*** Opening DATASET ***

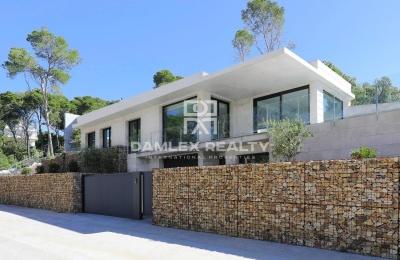 Nueva casa de estilo moderno en Playa d´aro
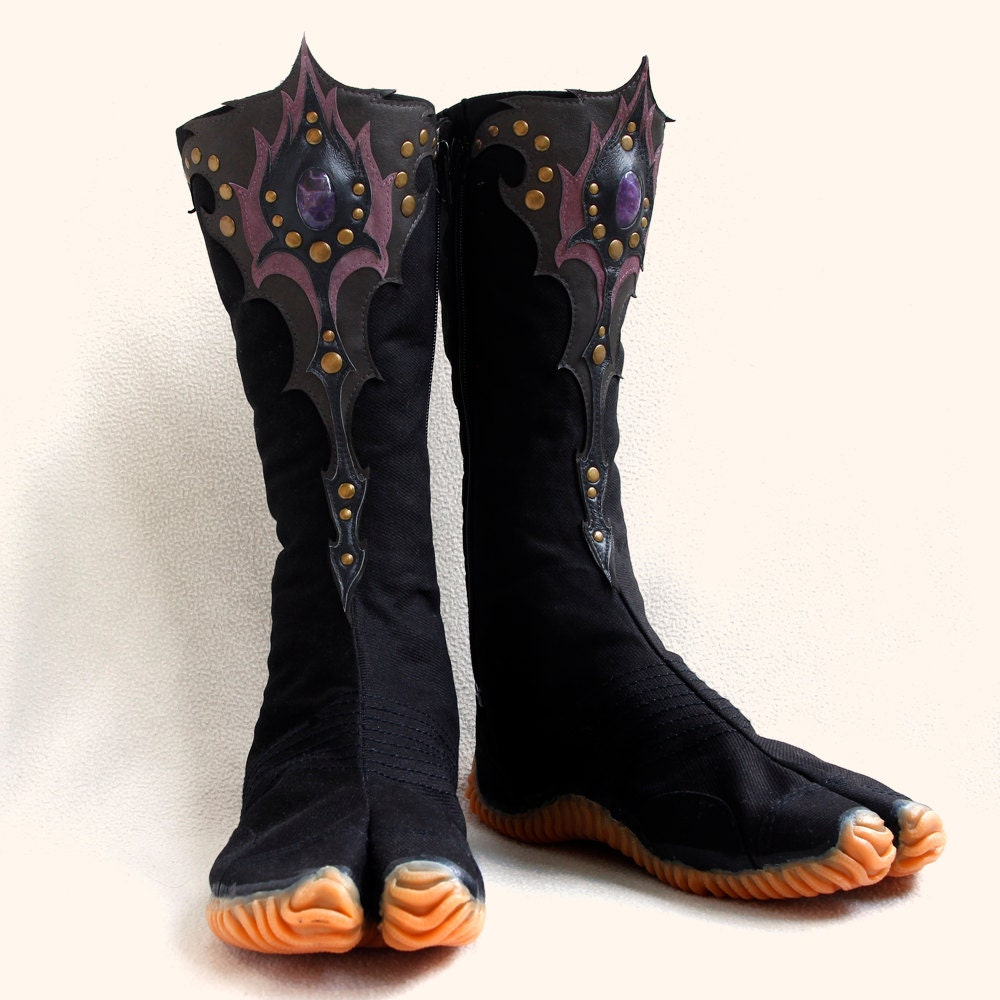 Ninja tabi shoes with custom leather art applique any size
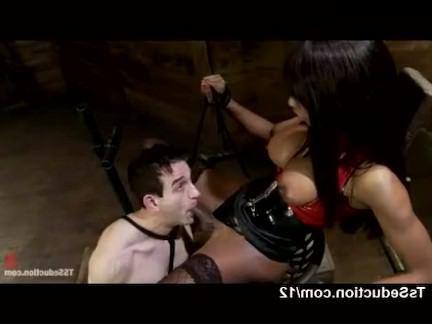 Ледибои Порно Черный транссексуал ебет связанного Парня в рот секс видео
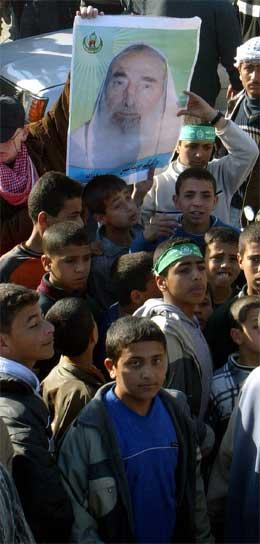 Unge palestinarar demonstrerer i Gaza by. (Foto: AP/Scanpix)
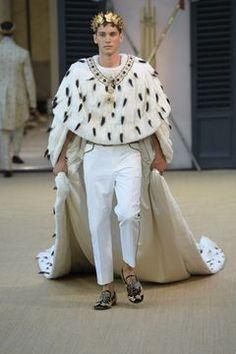 Dolce & Gabbana Alta Sartoria Haute couture Fall/Winter Homme Fashion Show Daily Fashion, Live Fashion, Fashion 2020, Fashion Models, Fashion Show, Mens Fashion, Fashion Design, Style Couture, Haute Couture Fashion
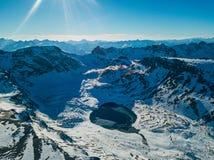 在多雪的山中的Cold冻高地湖,Arkhyz,高加索,俄罗斯 图库摄影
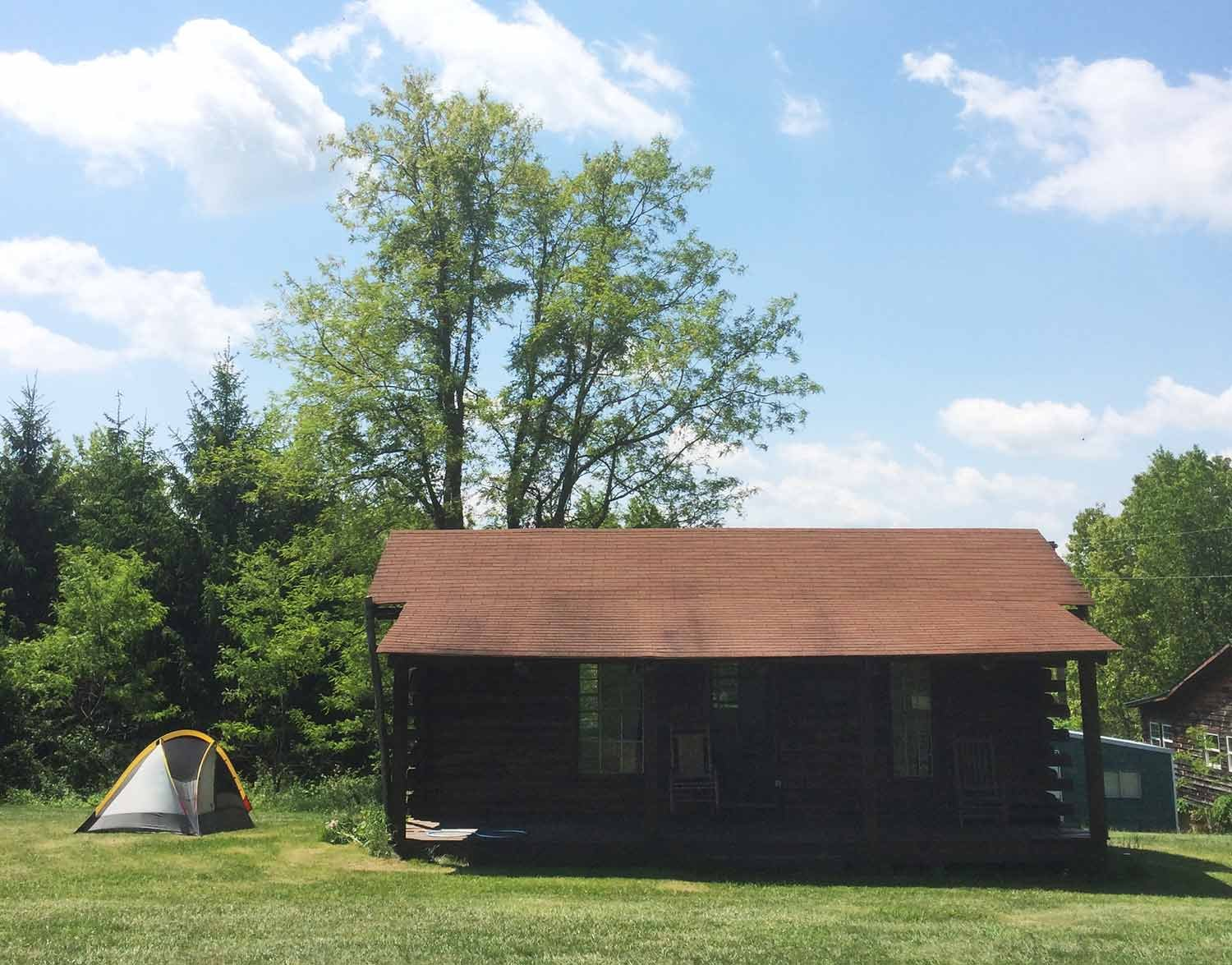 old, authentic cabins/buildings to show visitors how people in Appalachia used to live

*** Closing DATASET ***

→ EXERCISE INSTRUCTIONS
Your answer should be the lines from the opening of the records through the line with "Unge palestinarar demonstrerer", both ends retyped exactly and pictures left out.

→ YOUR SOLUTION
 Nueva casa de estilo moderno en Playa d´aro
 Ninja tabi shoes with custom leather art applique any size
 Ледибои Порно Черный транссексуал ебет связанного Парня в рот секс видео
 Unge palestinarar demonstrerer i Gaza by. (Foto: AP/Scanpix)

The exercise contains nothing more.